If someone sees mask wearing instead as a joint effort to fight the pandemic, as means to get out of it earlier by limiting the spread of the disease or as a way that they can do something to protect themselves no matter what others might do, then it is absolutely not depressing. Self-efficacy influences mood positively a lot.
Wild how westerners make these dystopian associations, while in Asia it’s just part of basic hygiene, like expecting people to wipe their ass or wash their hands.
Where in Asia is everyone walking around masked unless they’re actively sick? In Tokyo you can always see a few masked people, but that’s totally different than everyone being masked.
Everyone in Japan is currently walking around masked.
People here also walk around with masks during allergy season, or doing flu season even when they’re not sick. In Taiwan and Vietnam I saw (and wore) masks on days when the air was particularly dirty.
These emotions are due to pandemic, yes? The mask is just an apparel - something that is now worn - but hardly the cause these negative emotions? I like the extra privacy a mask gives (introvert!) - but I do understand why some feel them uncomfortable.

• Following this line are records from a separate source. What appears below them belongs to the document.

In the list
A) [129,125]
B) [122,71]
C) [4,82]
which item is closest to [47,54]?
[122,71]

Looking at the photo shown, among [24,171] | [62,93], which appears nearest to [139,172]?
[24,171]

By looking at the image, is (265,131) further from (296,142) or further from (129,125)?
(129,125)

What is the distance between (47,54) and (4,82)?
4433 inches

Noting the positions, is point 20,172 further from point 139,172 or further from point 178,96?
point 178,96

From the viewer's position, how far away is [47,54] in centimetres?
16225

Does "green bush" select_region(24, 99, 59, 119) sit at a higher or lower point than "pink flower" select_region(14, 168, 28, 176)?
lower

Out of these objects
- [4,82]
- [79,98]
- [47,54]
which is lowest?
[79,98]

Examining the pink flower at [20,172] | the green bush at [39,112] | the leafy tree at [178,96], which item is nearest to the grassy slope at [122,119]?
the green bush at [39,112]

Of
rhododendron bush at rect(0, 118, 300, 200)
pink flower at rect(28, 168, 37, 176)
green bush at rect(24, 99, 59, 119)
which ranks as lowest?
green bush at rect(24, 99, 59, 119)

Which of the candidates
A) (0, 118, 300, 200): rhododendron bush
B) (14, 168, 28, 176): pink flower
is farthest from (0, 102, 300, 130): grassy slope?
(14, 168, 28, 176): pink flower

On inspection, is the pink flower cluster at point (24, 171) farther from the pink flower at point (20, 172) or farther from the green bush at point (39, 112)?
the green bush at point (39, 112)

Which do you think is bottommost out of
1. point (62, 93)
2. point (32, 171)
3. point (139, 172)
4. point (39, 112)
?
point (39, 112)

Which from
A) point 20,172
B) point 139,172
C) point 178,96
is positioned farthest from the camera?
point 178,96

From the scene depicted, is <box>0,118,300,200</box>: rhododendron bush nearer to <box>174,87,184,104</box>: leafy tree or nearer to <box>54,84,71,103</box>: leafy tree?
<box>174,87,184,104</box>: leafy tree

The desire to get rid of masks is mostly iconoclastic in my opinion. People come up with all sorts of hand-wringing explanations for the anti-mask phenomenon but it's actually pretty simple in my opinion, people want rid of their masks for the same reason English people burn effigies of Guy Fawkes on the 5th of November. It's not the masks themselves that make people dislike them, it's what they represent. To some they're primarily a symbol of caring about your neighbours, to others they're primarily a symbol of government authoritarianism. It's this subjective, symbolic association that I think informs most people's opinions of masks.
I suspect the Venn diagram of people who don't like masks and people who don't like coercively collectivist politics is basically a circle. It certainly is here in the UK, most opposition to masks in Parliament came from the Tory backbenchers which I guess is why their mandatory use was dropped this month; the 1922 Committee (a formal group of Tory backbenchers) can force a vote of no confidence in the Tory leader if 15% of them call for such a vote. Tory backbenchers tend to be more small-c conservative than the Tory frontbench, they're not necessarily anti-authoritarian but they're often anti-collectivist.
I, for one, hate wearing masks. I do it if I'm required or am sick and not otherwise. In the winter glasses + hat + longer hair make it really difficult to get a mask on-off (not to mention extra fogging up glasses, which can be dangerous in some situations) and in the hot summers it quickly can cause overheating. It's also so depressing to not see people's faces outside of a small familial or maybe social bubble.
If someone sees mask wearing instead as a joint effort to fight the pandemic, as means to get out of it earlier by limiting the spread of the disease or as a way that they can do something to protect themselves no matter what others might do, then it is absolutely not depressing. Self-efficacy influences mood positively a lot.